## start Data to use
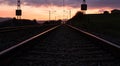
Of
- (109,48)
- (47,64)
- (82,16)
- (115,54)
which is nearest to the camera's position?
(47,64)

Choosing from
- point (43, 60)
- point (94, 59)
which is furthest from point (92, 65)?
point (43, 60)

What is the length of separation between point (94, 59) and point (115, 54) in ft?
2.40

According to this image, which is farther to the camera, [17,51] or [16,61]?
[17,51]

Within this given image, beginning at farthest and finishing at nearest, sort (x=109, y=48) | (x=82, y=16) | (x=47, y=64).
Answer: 1. (x=82, y=16)
2. (x=109, y=48)
3. (x=47, y=64)

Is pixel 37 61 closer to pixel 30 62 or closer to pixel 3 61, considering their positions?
pixel 30 62

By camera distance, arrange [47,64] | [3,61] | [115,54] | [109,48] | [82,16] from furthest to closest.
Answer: [82,16] → [109,48] → [115,54] → [47,64] → [3,61]

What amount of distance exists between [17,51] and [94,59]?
2.05 meters

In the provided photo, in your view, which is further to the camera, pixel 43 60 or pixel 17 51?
pixel 17 51

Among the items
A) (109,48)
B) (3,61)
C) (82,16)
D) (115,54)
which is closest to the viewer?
(3,61)

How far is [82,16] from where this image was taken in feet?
370

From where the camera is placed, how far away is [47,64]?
Answer: 6852 millimetres

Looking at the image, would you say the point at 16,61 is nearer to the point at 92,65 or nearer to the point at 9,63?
the point at 9,63

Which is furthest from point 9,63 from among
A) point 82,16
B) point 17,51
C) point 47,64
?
point 82,16

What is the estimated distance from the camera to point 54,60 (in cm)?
742
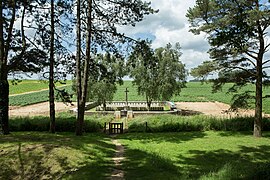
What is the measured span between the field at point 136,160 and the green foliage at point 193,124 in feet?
14.5

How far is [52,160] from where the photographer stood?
8.30m

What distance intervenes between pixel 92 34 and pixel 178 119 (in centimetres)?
885

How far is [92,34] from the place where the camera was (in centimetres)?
1472

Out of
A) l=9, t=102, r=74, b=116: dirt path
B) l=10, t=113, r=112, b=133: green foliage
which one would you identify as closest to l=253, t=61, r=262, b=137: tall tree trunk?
l=10, t=113, r=112, b=133: green foliage

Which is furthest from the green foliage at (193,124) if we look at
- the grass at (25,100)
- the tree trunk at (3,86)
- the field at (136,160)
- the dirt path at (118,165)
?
the grass at (25,100)

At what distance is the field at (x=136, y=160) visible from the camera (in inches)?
288

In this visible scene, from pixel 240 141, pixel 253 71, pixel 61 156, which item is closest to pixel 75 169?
pixel 61 156

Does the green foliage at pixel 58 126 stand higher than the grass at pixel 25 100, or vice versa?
the grass at pixel 25 100

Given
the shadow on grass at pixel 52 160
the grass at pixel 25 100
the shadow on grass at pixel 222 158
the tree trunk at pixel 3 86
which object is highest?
the tree trunk at pixel 3 86

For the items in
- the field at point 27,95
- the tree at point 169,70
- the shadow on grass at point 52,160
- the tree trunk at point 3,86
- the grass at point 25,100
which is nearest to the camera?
the shadow on grass at point 52,160

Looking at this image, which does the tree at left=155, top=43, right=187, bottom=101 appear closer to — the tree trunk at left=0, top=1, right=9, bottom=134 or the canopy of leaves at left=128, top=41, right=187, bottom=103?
the canopy of leaves at left=128, top=41, right=187, bottom=103

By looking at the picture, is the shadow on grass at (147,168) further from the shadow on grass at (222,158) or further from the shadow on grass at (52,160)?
the shadow on grass at (222,158)

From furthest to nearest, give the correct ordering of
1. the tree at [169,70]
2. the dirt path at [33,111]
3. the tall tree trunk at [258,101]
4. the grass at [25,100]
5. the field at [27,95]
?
the field at [27,95] → the grass at [25,100] → the dirt path at [33,111] → the tree at [169,70] → the tall tree trunk at [258,101]

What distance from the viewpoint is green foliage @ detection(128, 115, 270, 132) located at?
18.3 m
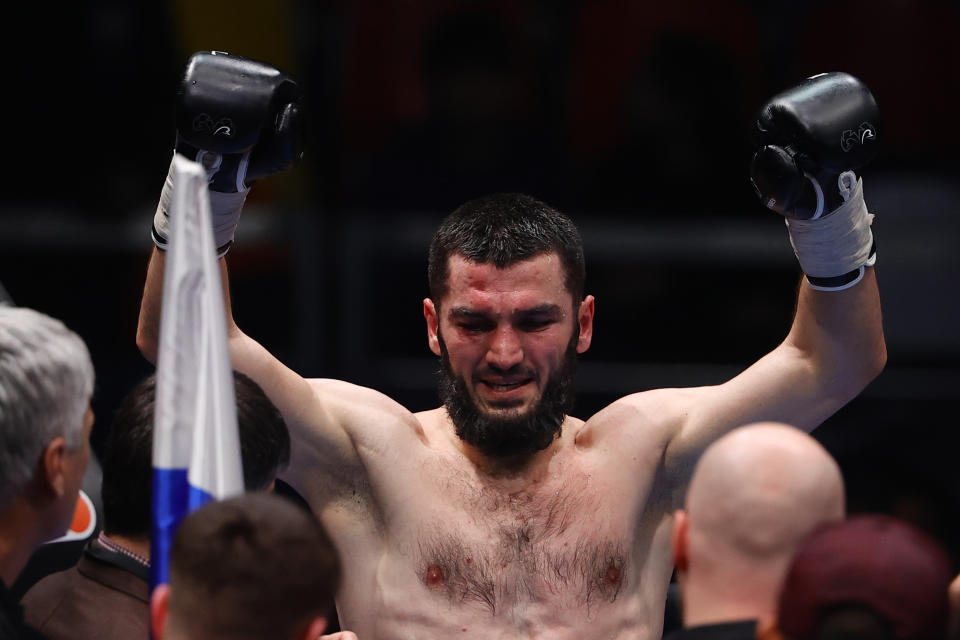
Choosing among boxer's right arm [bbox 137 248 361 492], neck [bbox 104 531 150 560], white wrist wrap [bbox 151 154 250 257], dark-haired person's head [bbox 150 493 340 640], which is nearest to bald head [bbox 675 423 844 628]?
dark-haired person's head [bbox 150 493 340 640]

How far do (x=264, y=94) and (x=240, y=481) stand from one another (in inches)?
33.3

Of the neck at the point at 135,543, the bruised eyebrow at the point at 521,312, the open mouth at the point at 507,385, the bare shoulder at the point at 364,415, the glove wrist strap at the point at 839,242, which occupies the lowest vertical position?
the bare shoulder at the point at 364,415

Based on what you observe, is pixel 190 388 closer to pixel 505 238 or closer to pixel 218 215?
pixel 218 215

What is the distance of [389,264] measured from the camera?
14.5ft

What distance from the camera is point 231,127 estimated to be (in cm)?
238

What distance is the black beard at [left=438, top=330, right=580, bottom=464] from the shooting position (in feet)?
8.60

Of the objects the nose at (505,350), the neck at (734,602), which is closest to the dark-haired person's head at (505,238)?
the nose at (505,350)

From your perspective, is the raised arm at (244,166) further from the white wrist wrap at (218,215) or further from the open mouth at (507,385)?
the open mouth at (507,385)

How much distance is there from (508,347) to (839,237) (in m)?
0.65

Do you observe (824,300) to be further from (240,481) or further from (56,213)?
(56,213)

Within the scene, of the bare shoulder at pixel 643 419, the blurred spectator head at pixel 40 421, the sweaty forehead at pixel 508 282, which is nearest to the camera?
the blurred spectator head at pixel 40 421

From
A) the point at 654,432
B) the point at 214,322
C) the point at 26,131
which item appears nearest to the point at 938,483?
the point at 654,432

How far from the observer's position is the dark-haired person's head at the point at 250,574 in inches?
59.6

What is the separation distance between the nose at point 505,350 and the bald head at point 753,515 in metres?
0.88
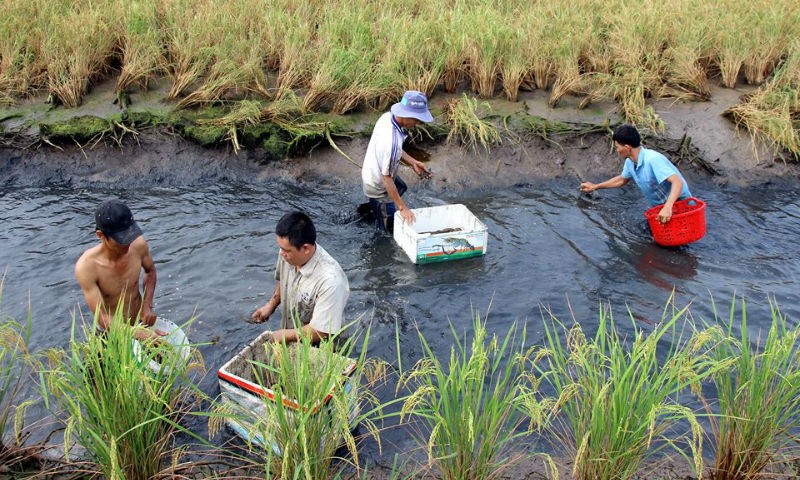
## end Data to use
**Task details**
Convert every line of the listing above into a numbered list, skipping blank lines. Leave the pictures out of the answer.

**Exercise output**
1. Of
2. - (109,48)
3. - (47,64)
4. - (82,16)
5. - (115,54)
6. which is nearest to the camera's position?
7. (47,64)
8. Choosing from
9. - point (43, 60)
10. - point (94, 59)
11. which is furthest from point (92, 65)?
12. point (43, 60)
13. What is the length of separation between point (94, 59) and point (115, 54) in ft?
14. 2.40
15. According to this image, which is farther to the camera, [17,51] or [16,61]?
16. [17,51]
17. Within this given image, beginning at farthest and finishing at nearest, sort (x=109, y=48) | (x=82, y=16) | (x=47, y=64).
18. Answer: 1. (x=82, y=16)
19. 2. (x=109, y=48)
20. 3. (x=47, y=64)
21. Is pixel 37 61 closer to pixel 30 62 or closer to pixel 3 61, considering their positions?
22. pixel 30 62
23. By camera distance, arrange [47,64] | [3,61] | [115,54] | [109,48] | [82,16] from furthest to closest.
24. Answer: [82,16] → [109,48] → [115,54] → [47,64] → [3,61]
25. What amount of distance exists between [17,51] and [94,59]?
26. 2.05 meters
27. In the provided photo, in your view, which is further to the camera, pixel 43 60 or pixel 17 51?
28. pixel 17 51
29. Among the items
30. A) (109,48)
31. B) (3,61)
32. C) (82,16)
33. D) (115,54)
34. which is closest to the viewer?
35. (3,61)
36. How far is [82,16] from where this image was taken in feet?
37. 370
38. From where the camera is placed, how far away is [47,64]?
39. Answer: 6852 millimetres
40. Looking at the image, would you say the point at 16,61 is nearer to the point at 92,65 or nearer to the point at 9,63?
41. the point at 9,63
42. Which is furthest from point 9,63 from among
43. A) point 82,16
44. B) point 17,51
45. C) point 47,64
46. ?
47. point 82,16
48. What is the estimated distance from the camera to point 54,60 (in cm)?
49. 742
50. What is the measured span between the field at point 136,160 and the green foliage at point 193,124 in feet?
51. 14.5
52. How far is [52,160] from where the photographer stood?
53. 8.30m
54. What distance intervenes between pixel 92 34 and pixel 178 119 (in centimetres)?
55. 885
56. How far is [92,34] from the place where the camera was (in centimetres)?
57. 1472
58. Out of
59. A) l=9, t=102, r=74, b=116: dirt path
60. B) l=10, t=113, r=112, b=133: green foliage
61. which one would you identify as closest to l=253, t=61, r=262, b=137: tall tree trunk?
62. l=10, t=113, r=112, b=133: green foliage
63. Which is furthest from the green foliage at (193,124) if we look at
64. - the grass at (25,100)
65. - the tree trunk at (3,86)
66. - the field at (136,160)
67. - the dirt path at (118,165)
68. ?
69. the grass at (25,100)
70. At what distance is the field at (x=136, y=160) visible from the camera (in inches)?
71. 288
72. In this visible scene, from pixel 240 141, pixel 253 71, pixel 61 156, which item is closest to pixel 75 169?
73. pixel 61 156
74. Does the green foliage at pixel 58 126 stand higher than the grass at pixel 25 100, or vice versa?
75. the grass at pixel 25 100
76. Given
77. the shadow on grass at pixel 52 160
78. the grass at pixel 25 100
79. the shadow on grass at pixel 222 158
80. the tree trunk at pixel 3 86
81. which object is highest?
82. the tree trunk at pixel 3 86
83. For the items in
84. - the field at point 27,95
85. - the tree at point 169,70
86. - the shadow on grass at point 52,160
87. - the tree trunk at point 3,86
88. - the grass at point 25,100
89. which is nearest to the camera?
90. the shadow on grass at point 52,160
91. Looking at this image, which does the tree at left=155, top=43, right=187, bottom=101 appear closer to — the tree trunk at left=0, top=1, right=9, bottom=134 or the canopy of leaves at left=128, top=41, right=187, bottom=103?
92. the canopy of leaves at left=128, top=41, right=187, bottom=103
93. By looking at the picture, is the shadow on grass at (147,168) further from the shadow on grass at (222,158) or further from the shadow on grass at (52,160)?
94. the shadow on grass at (222,158)
95. From furthest to nearest, give the correct ordering of
96. 1. the tree at [169,70]
97. 2. the dirt path at [33,111]
98. 3. the tall tree trunk at [258,101]
99. 4. the grass at [25,100]
100. 5. the field at [27,95]
101. ?
102. the field at [27,95] → the grass at [25,100] → the dirt path at [33,111] → the tree at [169,70] → the tall tree trunk at [258,101]
103. What distance from the viewpoint is green foliage @ detection(128, 115, 270, 132) located at?
104. 18.3 m
105. Choosing among boxer's right arm [bbox 137 248 361 492], neck [bbox 104 531 150 560], white wrist wrap [bbox 151 154 250 257], dark-haired person's head [bbox 150 493 340 640], which is nearest to bald head [bbox 675 423 844 628]?
106. dark-haired person's head [bbox 150 493 340 640]
107. How far do (x=264, y=94) and (x=240, y=481) stand from one another (in inches)?
108. 33.3
109. Of the neck at the point at 135,543, the bruised eyebrow at the point at 521,312, the open mouth at the point at 507,385, the bare shoulder at the point at 364,415, the glove wrist strap at the point at 839,242, which occupies the lowest vertical position?
110. the bare shoulder at the point at 364,415
111. Based on what you observe, is pixel 190 388 closer to pixel 505 238 or closer to pixel 218 215?
112. pixel 218 215
113. What is the distance of [389,264] measured from the camera?
114. 14.5ft
115. What distance from the camera is point 231,127 estimated to be (in cm)?
116. 238
117. What distance is the black beard at [left=438, top=330, right=580, bottom=464] from the shooting position (in feet)?
118. 8.60
119. Of the objects the nose at (505,350), the neck at (734,602), which is closest to the dark-haired person's head at (505,238)?
120. the nose at (505,350)
121. From your perspective, is the raised arm at (244,166) further from the white wrist wrap at (218,215) or further from the open mouth at (507,385)?
122. the open mouth at (507,385)
123. How much distance is there from (508,347) to (839,237) (in m)?
124. 0.65
125. Do you observe (824,300) to be further from (240,481) or further from (56,213)?
126. (56,213)
127. Within the scene, of the bare shoulder at pixel 643 419, the blurred spectator head at pixel 40 421, the sweaty forehead at pixel 508 282, which is nearest to the camera?
128. the blurred spectator head at pixel 40 421
129. From
130. A) the point at 654,432
131. B) the point at 214,322
132. C) the point at 26,131
133. which item appears nearest to the point at 938,483?
134. the point at 654,432
135. How far from the observer's position is the dark-haired person's head at the point at 250,574 in inches?
136. 59.6
137. What is the separation distance between the nose at point 505,350 and the bald head at point 753,515 in metres?
138. 0.88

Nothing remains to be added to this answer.